La rinuncia alla giovinezza:non sono io che rinuncio alle persone e alle cose (non lo potrei) sono le cose e le persone che rinunciano a me.La mia giovinezza mi sfugge: essere malati è questo.

La malattia è un convento con la sua regola, la sua ascesi, i suoi silenzi e le sue ispirazioni.

In autunno quel paesaggio s'infiora di foglie, i ciliegi diventano rossi, gli aceri gialli... i faggi si coprono di bronzo....
Al mattino tutto è coperto di brina, il cielo risplende dietro le ghirlande... piccoli crepitii come sospiri dell'albero, brina che cade al suolo con un rumore d' insetti bianchi gettati gli uni sugli altri...intorno le vali e le colline svaniscono in vapori...
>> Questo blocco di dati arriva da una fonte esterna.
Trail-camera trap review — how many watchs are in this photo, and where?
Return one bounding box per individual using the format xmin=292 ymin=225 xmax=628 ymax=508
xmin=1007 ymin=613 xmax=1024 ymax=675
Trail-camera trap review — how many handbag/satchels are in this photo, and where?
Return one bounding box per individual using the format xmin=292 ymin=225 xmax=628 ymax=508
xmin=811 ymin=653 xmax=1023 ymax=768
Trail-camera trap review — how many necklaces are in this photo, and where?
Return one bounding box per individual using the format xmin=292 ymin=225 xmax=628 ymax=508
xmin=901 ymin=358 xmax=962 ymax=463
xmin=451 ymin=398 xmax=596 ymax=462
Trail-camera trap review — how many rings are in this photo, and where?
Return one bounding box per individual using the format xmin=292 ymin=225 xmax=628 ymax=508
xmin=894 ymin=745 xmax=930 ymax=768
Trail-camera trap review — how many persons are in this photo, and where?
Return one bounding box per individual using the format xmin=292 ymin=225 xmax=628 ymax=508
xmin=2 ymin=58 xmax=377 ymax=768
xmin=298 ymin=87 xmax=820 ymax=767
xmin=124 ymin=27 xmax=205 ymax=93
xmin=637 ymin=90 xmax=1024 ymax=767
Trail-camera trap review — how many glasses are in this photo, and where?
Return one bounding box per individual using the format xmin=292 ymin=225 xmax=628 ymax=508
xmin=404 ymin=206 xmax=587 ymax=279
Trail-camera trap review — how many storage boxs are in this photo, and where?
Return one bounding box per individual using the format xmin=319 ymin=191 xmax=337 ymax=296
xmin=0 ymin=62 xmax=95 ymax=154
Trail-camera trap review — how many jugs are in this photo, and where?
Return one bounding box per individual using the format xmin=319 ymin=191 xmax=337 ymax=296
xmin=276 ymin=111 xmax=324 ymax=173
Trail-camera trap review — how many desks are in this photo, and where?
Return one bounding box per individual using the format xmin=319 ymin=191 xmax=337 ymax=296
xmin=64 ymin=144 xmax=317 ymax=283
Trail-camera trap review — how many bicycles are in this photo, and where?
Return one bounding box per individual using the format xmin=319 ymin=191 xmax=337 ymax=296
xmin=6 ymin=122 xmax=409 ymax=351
la sensazione della morte che mi è familiare:senza il sostegno del dolore. il dolore aggrappa al presente, esige la lotta che occupa.ma sentire la morte alla semplice vista di un fazzoletto inzuppato di sangue, significa piombare senza sforzo nel tempo in modo vertiginoso: è il terrore del divenire.

Dicembre: questo cuore pieno di lacrime e di notte...

la fine si un giorno freddo, i crepuscoli di ombre e di ghiaccio....più di quanto io possa sopportare....

Simone Weil dice: non sia arriva alla verità senza essere passati per il proprio annientamento: senza aver soggiornato a lungo in uno stato di totale ed strema umiliazione

Quei momenti in cui ci si abbandona alla sofferenza come si fa con il dolore fisico: stesi, immobili,senza volontà , nè avvenire, ad ascoltare soltanto le lunghe fitte del male....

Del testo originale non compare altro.